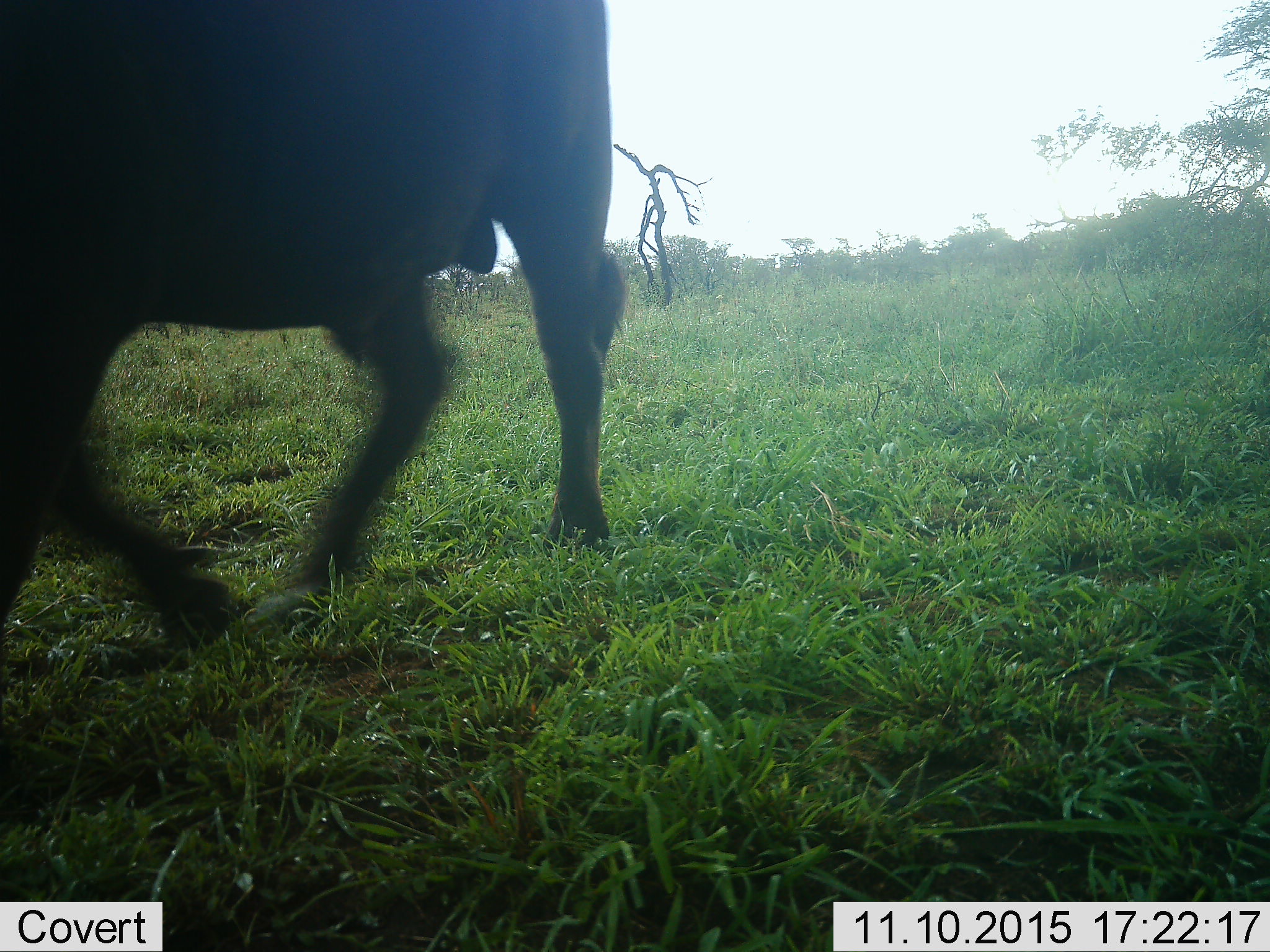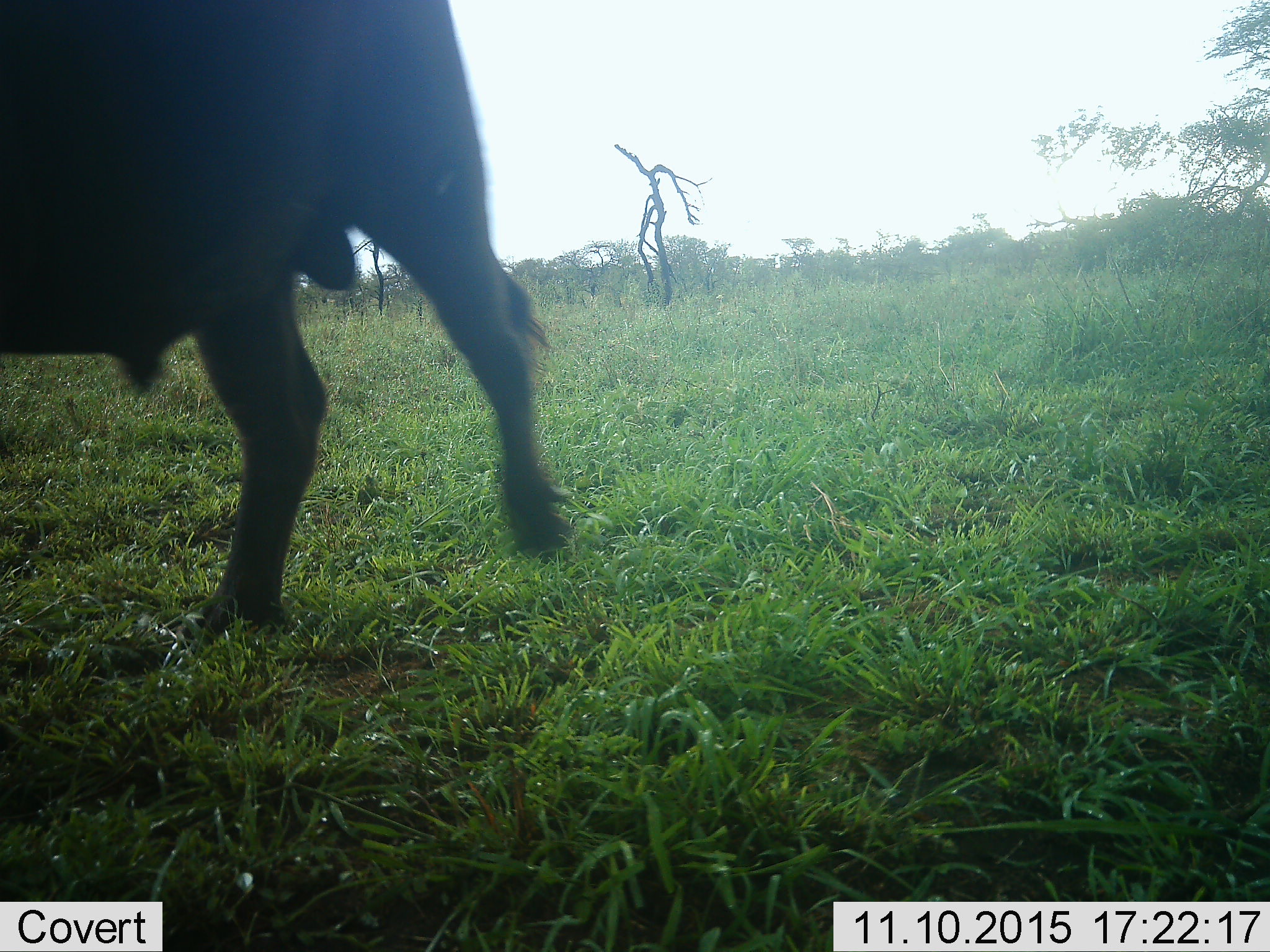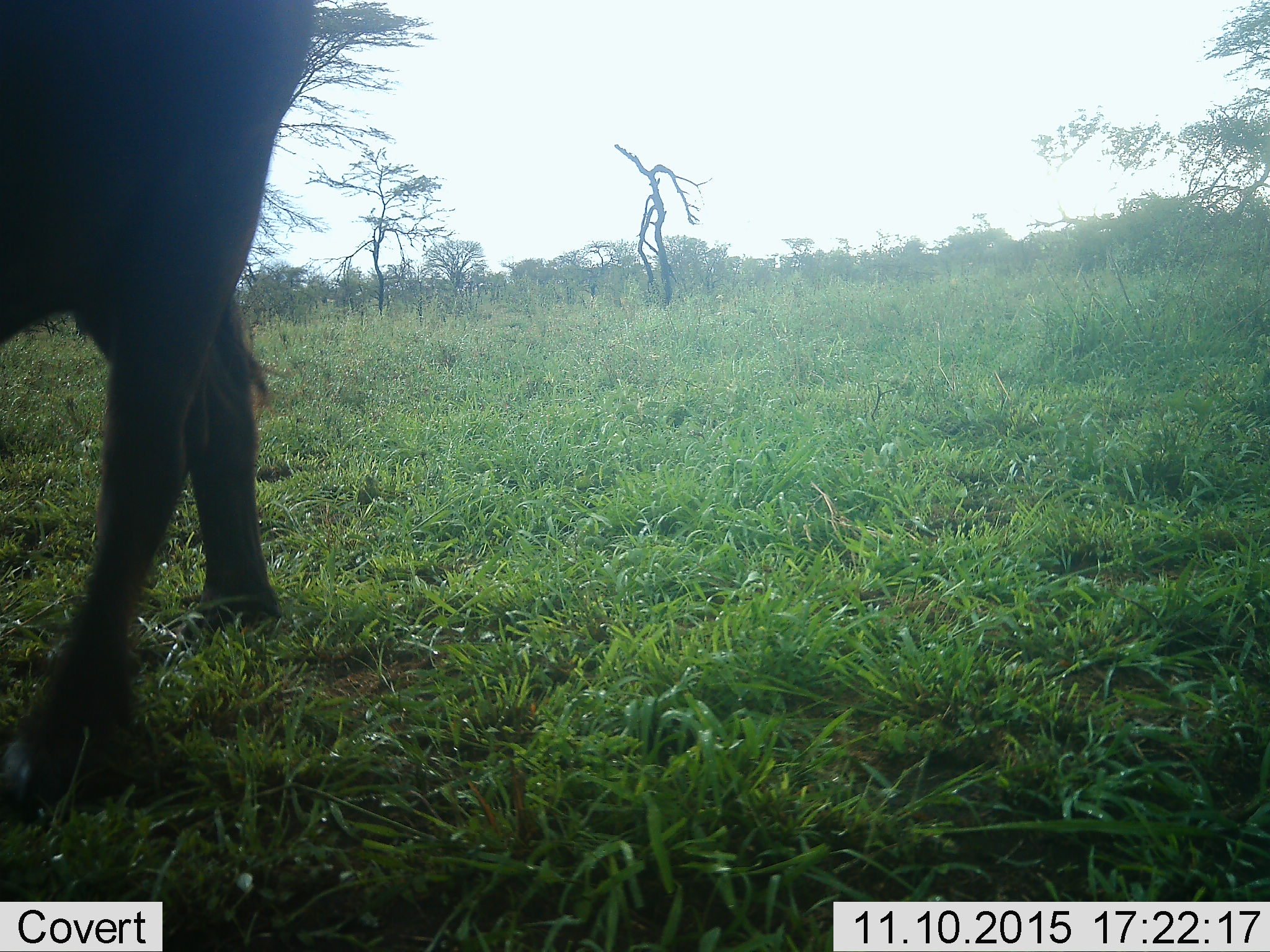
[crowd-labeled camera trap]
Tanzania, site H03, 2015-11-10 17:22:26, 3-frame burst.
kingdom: Animalia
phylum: Chordata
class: Mammalia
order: Artiodactyla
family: Bovidae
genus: Syncerus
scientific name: Syncerus caffer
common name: cape buffalo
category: buffalo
Buffalo (cape buffalo) (Syncerus caffer), count 1. Behavior (volunteer vote fractions): standing 17%, resting 0%, moving 83%, interacting 0%. Young present (vote fraction): 0%. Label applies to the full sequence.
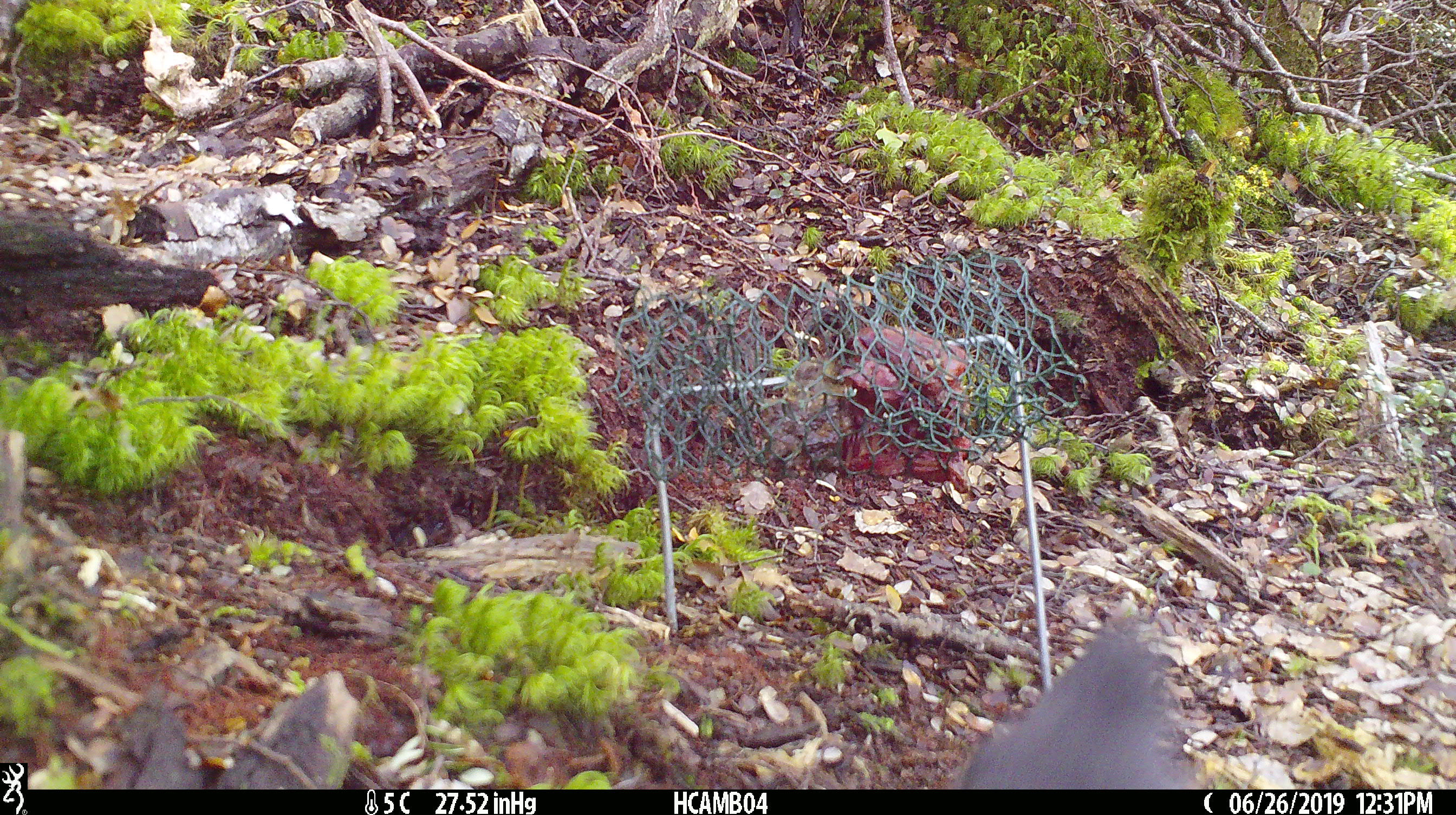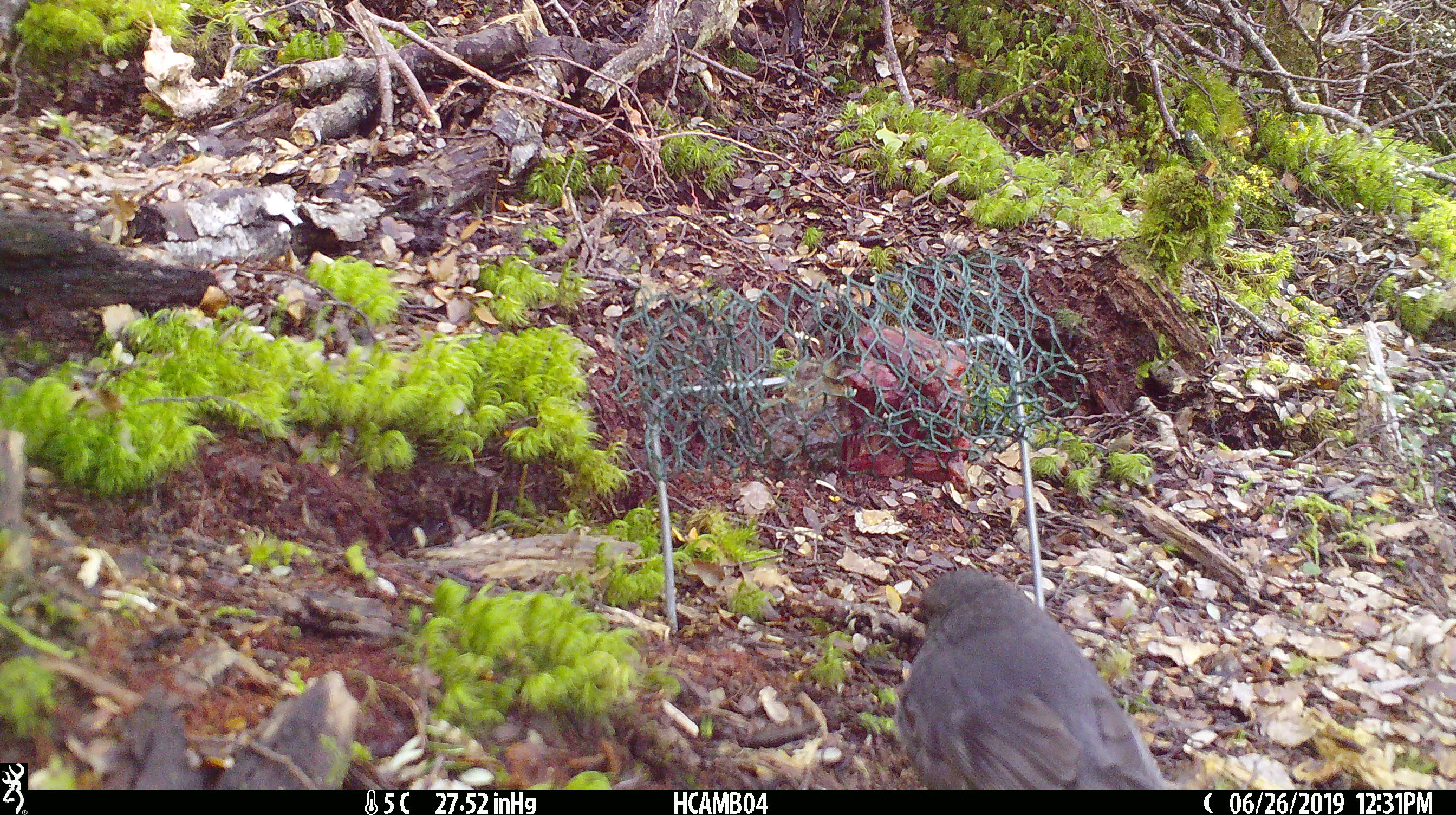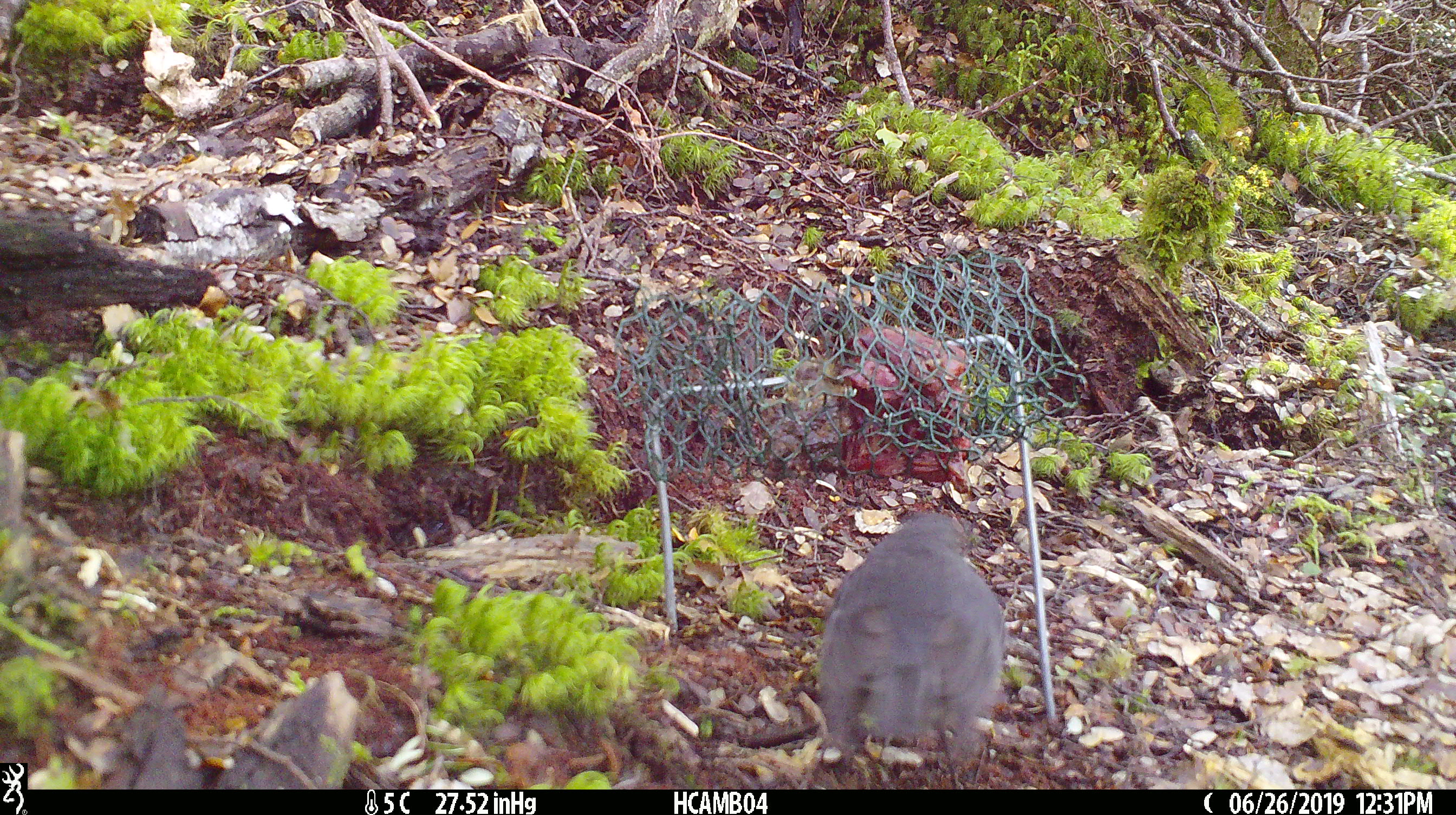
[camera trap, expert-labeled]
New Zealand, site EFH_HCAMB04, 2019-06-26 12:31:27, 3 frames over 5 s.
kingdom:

Work instructions
Repeat word for word the lines from the one holding "genus: Syncerus" through the last line of the listing above, including both ends. Drop the pictures.

Output below
genus: Syncerus
scientific name: Syncerus caffer
common name: cape buffalo
category: buffalo
Buffalo (cape buffalo) (Syncerus caffer), count 1. Behavior (volunteer vote fractions): standing 17%, resting 0%, moving 83%, interacting 0%. Young present (vote fraction): 0%. Label applies to the full sequence.
[camera trap, expert-labeled]
New Zealand, site EFH_HCAMB04, 2019-06-26 12:31:27, 3 frames over 5 s.
kingdom:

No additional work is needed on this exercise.